_Written task_.
Write out all the entries below again, changing "turquoise lake water" to "blue lake water" everywhere it occurs and keeping everything else as it is.

_Raw records_.

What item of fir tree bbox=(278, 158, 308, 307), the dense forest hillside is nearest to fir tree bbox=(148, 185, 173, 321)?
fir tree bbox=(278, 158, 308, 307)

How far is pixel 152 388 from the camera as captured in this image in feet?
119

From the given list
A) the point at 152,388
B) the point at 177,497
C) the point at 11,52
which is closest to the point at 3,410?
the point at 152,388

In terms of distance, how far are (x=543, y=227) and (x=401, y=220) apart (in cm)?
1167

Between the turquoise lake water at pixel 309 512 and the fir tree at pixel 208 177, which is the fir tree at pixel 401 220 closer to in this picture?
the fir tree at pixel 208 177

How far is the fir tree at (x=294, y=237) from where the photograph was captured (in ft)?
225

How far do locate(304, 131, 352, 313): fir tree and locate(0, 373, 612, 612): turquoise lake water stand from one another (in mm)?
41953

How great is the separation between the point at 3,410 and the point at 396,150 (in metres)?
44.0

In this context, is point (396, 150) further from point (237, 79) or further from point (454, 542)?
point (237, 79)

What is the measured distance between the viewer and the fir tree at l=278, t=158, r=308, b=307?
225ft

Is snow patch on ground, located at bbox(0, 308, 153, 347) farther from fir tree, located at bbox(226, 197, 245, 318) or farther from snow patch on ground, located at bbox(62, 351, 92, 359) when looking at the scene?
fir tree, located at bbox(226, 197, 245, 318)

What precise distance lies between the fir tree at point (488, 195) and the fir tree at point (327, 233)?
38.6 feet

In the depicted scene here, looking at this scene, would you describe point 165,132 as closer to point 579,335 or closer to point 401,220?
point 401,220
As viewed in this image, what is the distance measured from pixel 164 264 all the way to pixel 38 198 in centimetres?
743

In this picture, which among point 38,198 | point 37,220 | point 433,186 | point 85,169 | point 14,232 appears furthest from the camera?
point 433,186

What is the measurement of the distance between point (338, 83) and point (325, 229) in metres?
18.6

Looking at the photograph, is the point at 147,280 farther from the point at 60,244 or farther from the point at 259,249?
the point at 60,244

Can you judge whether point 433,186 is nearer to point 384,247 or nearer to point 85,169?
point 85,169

_Reply to the task_.
What item of fir tree bbox=(278, 158, 308, 307), the dense forest hillside is nearest to fir tree bbox=(148, 185, 173, 321)?
fir tree bbox=(278, 158, 308, 307)

How far is pixel 152 388 from the camera as captured in this image in feet?
119

From the given list
A) the point at 152,388
B) the point at 177,497
C) the point at 11,52
which is closest to the point at 3,410?
the point at 152,388

In terms of distance, how far are (x=543, y=227) and (x=401, y=220) apart (in cm)?
1167

Between the blue lake water at pixel 309 512 and the fir tree at pixel 208 177, which is the fir tree at pixel 401 220 closer to in this picture?
the fir tree at pixel 208 177

How far is the fir tree at (x=294, y=237) from where the photograph was captured (in ft)?
225

How far do locate(304, 131, 352, 313): fir tree and locate(0, 373, 612, 612): blue lake water stand from one another (in mm)?
41953

How great is the separation between the point at 3,410 and the point at 396,150 (in metres)?
44.0

In this context, is point (396, 150) further from point (237, 79) or further from point (454, 542)?
point (237, 79)

What is the measured distance between the viewer and the fir tree at l=278, t=158, r=308, b=307?
225ft

Is snow patch on ground, located at bbox(0, 308, 153, 347) farther from fir tree, located at bbox(226, 197, 245, 318) or farther from snow patch on ground, located at bbox(62, 351, 92, 359) when looking at the scene?
fir tree, located at bbox(226, 197, 245, 318)

What precise distance lies between the fir tree at point (488, 195) and the fir tree at point (327, 233)?
38.6 feet

In the depicted scene here, looking at this scene, would you describe point 165,132 as closer to point 579,335 or closer to point 401,220?
point 401,220
As viewed in this image, what is the distance measured from pixel 164 264 all the way to pixel 38 198 in centimetres?
743

In this picture, which among point 38,198 | point 37,220 | point 433,186 | point 85,169 | point 14,232 appears furthest from the camera?
point 433,186

What is the measurement of the distance between point (338, 83) and point (325, 229) in metres?
18.6

Looking at the photograph, is the point at 147,280 farther from the point at 60,244 or farther from the point at 259,249?
the point at 60,244

Can you judge whether point 433,186 is nearer to point 384,247 or nearer to point 85,169?
point 85,169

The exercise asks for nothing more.